Después de enterrar a sor Sonia, la madre superiora y sus religiosas se atrincheraron en el refectorio con víveres y mantas. Rezaron a la luz de las velas estrechándose las unas contra las otras para luchar contra el frío y el miedo. Finalmente, mientras los cirios se consumían, se durmieron.
Muy entrada la noche, las religiosas oyeron a lo lejos gritos que atribuyeron al silbido del viento en las murallas. Al amanecer encontraron a sor Isaura, cuya cama estaba fría, clavada contra la puerta de la porqueriza, destripada, con los ojos desmesuradamente abiertos.

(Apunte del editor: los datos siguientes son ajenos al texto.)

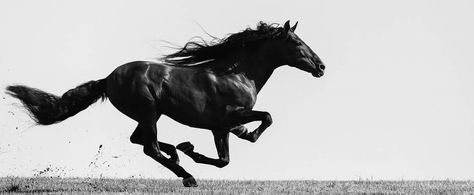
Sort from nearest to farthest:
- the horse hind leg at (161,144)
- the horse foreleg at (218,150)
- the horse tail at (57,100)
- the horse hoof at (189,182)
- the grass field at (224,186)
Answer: the grass field at (224,186)
the horse hoof at (189,182)
the horse foreleg at (218,150)
the horse hind leg at (161,144)
the horse tail at (57,100)

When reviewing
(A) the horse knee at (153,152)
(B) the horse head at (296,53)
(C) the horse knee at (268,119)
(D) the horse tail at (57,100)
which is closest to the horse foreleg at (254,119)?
(C) the horse knee at (268,119)

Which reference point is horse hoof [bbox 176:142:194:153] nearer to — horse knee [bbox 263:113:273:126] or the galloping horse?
the galloping horse

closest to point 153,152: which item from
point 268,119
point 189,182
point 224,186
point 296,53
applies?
point 189,182

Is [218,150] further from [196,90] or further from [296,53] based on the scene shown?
[296,53]

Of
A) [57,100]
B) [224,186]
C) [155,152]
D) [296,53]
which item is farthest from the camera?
[57,100]

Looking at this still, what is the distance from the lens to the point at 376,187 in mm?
14555

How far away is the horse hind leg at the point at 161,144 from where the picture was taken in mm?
14540

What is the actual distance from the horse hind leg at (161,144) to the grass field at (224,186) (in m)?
0.42

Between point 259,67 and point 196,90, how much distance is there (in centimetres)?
101

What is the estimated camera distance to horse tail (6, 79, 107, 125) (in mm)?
14773

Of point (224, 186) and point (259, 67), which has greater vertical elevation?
point (259, 67)

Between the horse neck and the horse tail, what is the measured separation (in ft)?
6.44

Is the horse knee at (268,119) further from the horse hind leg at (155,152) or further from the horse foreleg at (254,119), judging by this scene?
the horse hind leg at (155,152)

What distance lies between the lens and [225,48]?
14.9 meters
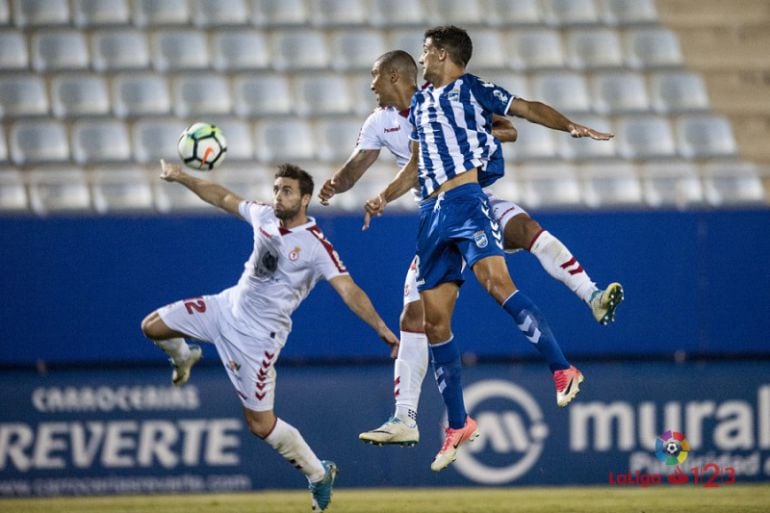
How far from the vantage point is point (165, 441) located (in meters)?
10.2

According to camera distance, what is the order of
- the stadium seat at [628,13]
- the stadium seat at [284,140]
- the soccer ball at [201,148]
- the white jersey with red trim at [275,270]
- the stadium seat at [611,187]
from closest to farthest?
the soccer ball at [201,148] → the white jersey with red trim at [275,270] → the stadium seat at [611,187] → the stadium seat at [284,140] → the stadium seat at [628,13]

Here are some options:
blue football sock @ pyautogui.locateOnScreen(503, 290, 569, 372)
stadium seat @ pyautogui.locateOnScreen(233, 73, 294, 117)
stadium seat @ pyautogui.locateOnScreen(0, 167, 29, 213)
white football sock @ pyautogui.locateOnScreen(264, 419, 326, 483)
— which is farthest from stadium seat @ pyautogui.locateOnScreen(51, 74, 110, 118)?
blue football sock @ pyautogui.locateOnScreen(503, 290, 569, 372)

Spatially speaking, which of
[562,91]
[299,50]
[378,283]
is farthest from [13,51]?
[562,91]

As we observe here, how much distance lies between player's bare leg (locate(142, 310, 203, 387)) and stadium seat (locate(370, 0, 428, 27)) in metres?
5.55

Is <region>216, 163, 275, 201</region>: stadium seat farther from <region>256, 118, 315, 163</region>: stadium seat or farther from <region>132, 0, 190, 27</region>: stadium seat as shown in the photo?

Pese a las lágrimas, pese a los rosarios y a las oraciones de indulgencia que la congregación recitaba sin descanso, hubo doce noches como esa, otros doce asesinatos rituales, doce religiosas que murieron al amanecer, con el cuerpo y el alma martirizados por la Bestia.
Al alba del decimotercer día, Yseult enterró los restos de sor Braganza, su novicia más joven. Luego, después de coger el cráneo y guardar el evangelio de Satán en su bolsa de lona, se emparedó con ladrillos y mortero en los sótanos del convento, un trabajo de hombre que le llevó el resto del día.
A la hora del crepúsculo, puso la última piedra y, atenta a los síntomas de la asfixia, grabó en la pared la advertencia que había aparecido en letras rojas en la cubierta del manuscrito. Debajo, nombrando al asesino de su congregación, añadió:
Entre estos santos muros, el vil Ladrón de Almas
se ha instalado.
El sin rostro. La Bestia que jamás muere.
El caballero de las Profundidades.
Caleb el viajero es su nombre.
Debajo, suplicaba a quien encontrara sus restos en los siglos venideros que devolviese el evangelio y la calavera de Dios a las autoridades de la Iglesia católica y romana de su época, personalmente a Su Santidad, ya reinara en Aviñón o en Roma, a ella y a nadie más. O que arrojase esos vestigios a una fragua si resultaba que la Iglesia no había sobrevivido a la gran peste negra.
Desde ese momento, esperó a que cayera la noche y el Ladrón de Almas despertara.